- Caroline Ellison, Alameda’s ex-CEO, is out on a $250,000 bond after pleading guilty in the FTX case.
- She and FTX cofounder Gary Wang are working with feds probing Sam Bankman-Fried’s crypto empire.
- Cooperators may give up a high level of autonomy in hopes of a lighter sentence, legal experts said.
Caroline Ellison’s world is about to get a whole lot smaller since the heady days of working and living with a group of colleagues — including her ex-boyfriend, FTX’s former CEO Sam Bankman-Fried — in the Bahamas.
The plea deals that Ellison, who was the CEO of Bankman-Fried’s trading firm Alameda Research, and FTX cofounder Gary Wang have struck with federal prosecutors in New York free them each on $250,000 bonds.
Their deals don’t involve the same rigid surveillance imposed on Bankman-Fried, who left a New York federal court on Thursday on a $250 million bail and wearing an ankle monitor. But cooperators like Ellison may still be fairly tethered to prosecutors and alienated from former circles while the government builds its case against Bankman-Fried.
For instance, Ellison’s deal all but forbids her from talking about the events surrounding FTX and Alameda without prosecutors’ permission, and limits her travel to within the continental US.
Attorneys for Ellison and others in the web of FTX and Alameda have most likely also advised their clients against communicating with one another during the US government’s ongoing criminal investigation, white-collar experts told Insider.

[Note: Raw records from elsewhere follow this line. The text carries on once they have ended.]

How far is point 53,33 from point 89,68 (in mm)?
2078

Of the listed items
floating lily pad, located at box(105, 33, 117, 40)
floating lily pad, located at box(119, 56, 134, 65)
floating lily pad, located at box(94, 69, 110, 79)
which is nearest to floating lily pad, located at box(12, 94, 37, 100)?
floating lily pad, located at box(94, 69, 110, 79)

“Her day-to-day has to have dramatically changed based on these charges and her status as a cooperator,” said Nancy DePodesta, who co-chairs the white-collar defense practice at Saul Ewing LLP and who was previously a federal prosecutor in Chicago.
“Yes, she’s still free to go about life, so to speak, with certain restrictions, of course,” DePodesta added. “But her former colleagues are going to shy away from her by virtue of the fact that she is cooperating.”
An attorney for Ellison didn’t respond to requests for comment on Thursday.
Ellison has pleaded guilty to seven counts against her in a charging document called an information, which prosecutors unveiled this week. The government has portrayed Ellison and Wang as active henchmen in Bankman-Fried’s alleged scheme to use FTX customer funds to bring money into his separate firm Alameda, according to a civil complaint filed on Wednesday by the US Securities and Exchange Commission.
The criminal counts against Ellison, including for wire fraud and conspiracy, mirror those against Bankman-Fried. But unlike his charges, hers weren’t a product of a grand jury indictment, as her cooperation and plea relieved prosecutors of taking that step.
The counts against Ellison carry a maximum penalty of 110 years, if the sentences for each were to be stacked up. But her cooperation could secure her a much lighter sentence, perhaps even no jail time at all, depending on how useful prosecutors find her help, and what the judge decides.
“It would be nothing close to what they’d be exposed to if they were to go to trial,” said Andrey Spektor, a white collar partner at Bryan Cave Leighton Paisner LLP and former federal prosecutor in Brooklyn. Spektor was referring to the kinds of sentences that cooperators can expect.
But there’s a long road ahead. Bankman-Fried’s own proceedings in the US are just beginning, and he is expected to enter his plea on Jan. 3.
Cooperators like Ellison and Wang typically remain behind the scenes. They won’t be sentenced until after prosecutors unveil much more of their investigation and Bankman-Fried’s own fate becomes clearer.
In the meantime, Ellison and Wang would be expected to continue working with investigators.
“Even though we might not be seeing her in court any time soon, prosecutors are likely to be working with her insofar as they believe she has more information that would help them,” said Carl Tobias, a law professor at the University of Richmond.